Answer to Question #160896 in Mechanics | Relativity for Malaya M Thorpe

Explanations & Calculations

• The situation could be figured as follows

• As it rotates at some speed (v), the seats along with the chains move outwards the center of rotation just to get supplied the needed centripetal force to move in a circular path.
• The tension of the chains provides this.

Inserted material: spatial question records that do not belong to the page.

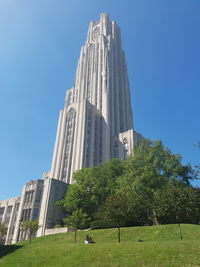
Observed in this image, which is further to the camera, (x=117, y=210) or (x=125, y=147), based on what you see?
(x=125, y=147)

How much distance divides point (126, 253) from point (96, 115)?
77.0m

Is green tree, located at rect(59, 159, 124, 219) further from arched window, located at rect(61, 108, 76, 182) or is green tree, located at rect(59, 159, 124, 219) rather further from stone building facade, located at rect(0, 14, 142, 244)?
arched window, located at rect(61, 108, 76, 182)

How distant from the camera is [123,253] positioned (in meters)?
19.3

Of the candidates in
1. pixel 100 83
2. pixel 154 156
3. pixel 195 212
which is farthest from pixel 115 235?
pixel 100 83

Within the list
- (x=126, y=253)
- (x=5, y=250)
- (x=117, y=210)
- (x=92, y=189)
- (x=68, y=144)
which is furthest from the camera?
(x=68, y=144)

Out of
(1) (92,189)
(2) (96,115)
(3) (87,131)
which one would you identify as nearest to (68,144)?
(3) (87,131)

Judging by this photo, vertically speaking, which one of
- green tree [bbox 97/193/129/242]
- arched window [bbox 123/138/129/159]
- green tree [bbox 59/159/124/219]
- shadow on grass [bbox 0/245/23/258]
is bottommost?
shadow on grass [bbox 0/245/23/258]

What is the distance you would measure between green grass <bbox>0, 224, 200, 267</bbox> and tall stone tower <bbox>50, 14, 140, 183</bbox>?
47.1 metres

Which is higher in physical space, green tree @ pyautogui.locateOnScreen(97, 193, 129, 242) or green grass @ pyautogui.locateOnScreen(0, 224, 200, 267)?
green tree @ pyautogui.locateOnScreen(97, 193, 129, 242)

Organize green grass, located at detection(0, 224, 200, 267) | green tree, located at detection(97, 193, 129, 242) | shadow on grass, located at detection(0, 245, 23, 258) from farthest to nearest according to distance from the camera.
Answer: green tree, located at detection(97, 193, 129, 242)
shadow on grass, located at detection(0, 245, 23, 258)
green grass, located at detection(0, 224, 200, 267)

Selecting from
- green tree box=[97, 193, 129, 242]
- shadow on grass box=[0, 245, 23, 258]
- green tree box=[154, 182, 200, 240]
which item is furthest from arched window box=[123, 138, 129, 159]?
shadow on grass box=[0, 245, 23, 258]

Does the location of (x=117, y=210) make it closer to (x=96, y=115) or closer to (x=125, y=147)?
(x=125, y=147)

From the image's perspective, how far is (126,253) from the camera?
19.2 meters

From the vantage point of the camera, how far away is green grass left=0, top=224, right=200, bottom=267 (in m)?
17.2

Its vertical component provides the force needed to keep the seat (or seat+ passenger when loaded) in place without falling down while the horizontal component provides the centripetal force directed towards the center of rotation.

1)

• Apply Newton's second law vertically on the seat

$\qquad\qquad \begin{aligned} \small \uparrow T\cos\theta-mg&= \small 0\\ \small T\cos\theta&= \small mg\\ \small T\cos\theta&= \small mg\cdots(1) \end{aligned}$

• Applying horizontally,

$\qquad\qquad \begin{aligned} \small F&=ma=m\frac{v^2}{r}\\ \small T\sin\theta&= \small m\frac{v^2}{r}\cdots(2)\\ \end{aligned}$

• $\small r =$ the effective distance from the seat (rotating object) to the center of the path

$\qquad\qquad \begin{aligned} \small r&= \small l\sin38.2+\frac{10.8}{2}=2.85\sin38.2+5.4\\ \small &=\small6.769m \end{aligned}$

• By (2)/(1),

$\qquad\qquad \begin{aligned} \small \tan\theta&= \small \frac{v^2}{rg}\\ \small v&= \small \sqrt{\tan38.2\times6.769m\times9.8ms^{-2}}\\ \small v&= \small \bold{6.026\,ms^{-1}} \end{aligned}$

2)

• As the child is on, only the mass of the rotating object (seat+passenger) increases. Using equation (1), the tension can be calculated

$\qquad\qquad \begin{aligned} \small T_1&= \small \frac{Mg}{\cos\theta} \\ &= \small \frac{(10+36.8)kg\times9.8ms^{-2}}{\cos38.2}\\ &= \small \bold{4111.47\,N} \end{aligned}$

• Get the result algebrically first & substitute the numerical values to miimize rounding errors.